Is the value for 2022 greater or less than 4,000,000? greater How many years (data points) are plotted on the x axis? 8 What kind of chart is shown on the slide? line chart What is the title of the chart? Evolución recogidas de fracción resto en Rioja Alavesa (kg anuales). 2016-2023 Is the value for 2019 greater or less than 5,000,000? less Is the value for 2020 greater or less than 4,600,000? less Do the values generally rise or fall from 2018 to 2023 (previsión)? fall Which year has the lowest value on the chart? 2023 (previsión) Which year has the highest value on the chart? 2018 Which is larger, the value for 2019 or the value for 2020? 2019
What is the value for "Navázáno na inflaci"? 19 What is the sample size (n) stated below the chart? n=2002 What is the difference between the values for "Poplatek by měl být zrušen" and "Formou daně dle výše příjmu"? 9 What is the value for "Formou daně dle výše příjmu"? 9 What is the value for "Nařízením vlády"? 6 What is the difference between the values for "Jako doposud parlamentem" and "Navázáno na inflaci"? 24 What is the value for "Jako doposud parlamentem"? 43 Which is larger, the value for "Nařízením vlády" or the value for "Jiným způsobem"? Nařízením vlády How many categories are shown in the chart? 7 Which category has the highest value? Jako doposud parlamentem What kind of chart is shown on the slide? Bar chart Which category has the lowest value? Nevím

==

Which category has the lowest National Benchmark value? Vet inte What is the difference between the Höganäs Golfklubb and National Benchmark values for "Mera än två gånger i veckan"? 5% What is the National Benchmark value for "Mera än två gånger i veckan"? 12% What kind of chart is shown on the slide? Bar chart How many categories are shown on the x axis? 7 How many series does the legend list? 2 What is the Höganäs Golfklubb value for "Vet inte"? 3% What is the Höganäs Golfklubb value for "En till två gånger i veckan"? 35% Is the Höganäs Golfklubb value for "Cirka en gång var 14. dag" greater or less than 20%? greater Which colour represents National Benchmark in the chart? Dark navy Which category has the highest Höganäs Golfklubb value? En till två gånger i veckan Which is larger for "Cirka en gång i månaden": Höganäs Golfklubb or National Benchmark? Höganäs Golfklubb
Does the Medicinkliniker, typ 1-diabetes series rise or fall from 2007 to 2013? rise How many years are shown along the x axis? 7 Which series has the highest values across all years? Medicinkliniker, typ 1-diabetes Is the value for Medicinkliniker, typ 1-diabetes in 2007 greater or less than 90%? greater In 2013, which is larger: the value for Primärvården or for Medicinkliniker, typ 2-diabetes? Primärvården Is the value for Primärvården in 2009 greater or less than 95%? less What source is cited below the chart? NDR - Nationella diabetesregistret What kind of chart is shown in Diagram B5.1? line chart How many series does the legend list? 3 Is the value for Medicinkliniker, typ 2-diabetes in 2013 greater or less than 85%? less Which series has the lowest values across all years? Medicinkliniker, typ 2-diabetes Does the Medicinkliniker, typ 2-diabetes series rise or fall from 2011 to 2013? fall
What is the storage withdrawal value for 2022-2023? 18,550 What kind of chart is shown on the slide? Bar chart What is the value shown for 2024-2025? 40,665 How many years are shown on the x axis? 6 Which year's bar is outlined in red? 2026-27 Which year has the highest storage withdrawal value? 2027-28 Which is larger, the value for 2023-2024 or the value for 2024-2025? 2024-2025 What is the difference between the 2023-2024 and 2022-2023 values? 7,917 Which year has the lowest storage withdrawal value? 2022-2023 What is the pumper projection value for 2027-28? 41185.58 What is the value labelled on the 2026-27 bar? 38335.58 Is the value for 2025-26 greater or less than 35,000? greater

_Task requirements_: Please rewrite the records above as a numbered list, leaving out blank lines, starting with the line containing "Is the value for 2022" and going on through the line containing "lowest value? Nevím".

_Answer to this task_:
1. Is the value for 2022 greater or less than 4,000,000? greater How many years (data points) are plotted on the x axis? 8 What kind of chart is shown on the slide? line chart What is the title of the chart? Evolución recogidas de fracción resto en Rioja Alavesa (kg anuales). 2016-2023 Is the value for 2019 greater or less than 5,000,000? less Is the value for 2020 greater or less than 4,600,000? less Do the values generally rise or fall from 2018 to 2023 (previsión)? fall Which year has the lowest value on the chart? 2023 (previsión) Which year has the highest value on the chart? 2018 Which is larger, the value for 2019 or the value for 2020? 2019
2. What is the value for "Navázáno na inflaci"? 19 What is the sample size (n) stated below the chart? n=2002 What is the difference between the values for "Poplatek by měl být zrušen" and "Formou daně dle výše příjmu"? 9 What is the value for "Formou daně dle výše příjmu"? 9 What is the value for "Nařízením vlády"? 6 What is the difference between the values for "Jako doposud parlamentem" and "Navázáno na inflaci"? 24 What is the value for "Jako doposud parlamentem"? 43 Which is larger, the value for "Nařízením vlády" or the value for "Jiným způsobem"? Nařízením vlády How many categories are shown in the chart? 7 Which category has the highest value? Jako doposud parlamentem What kind of chart is shown on the slide? Bar chart Which category has the lowest value? Nevím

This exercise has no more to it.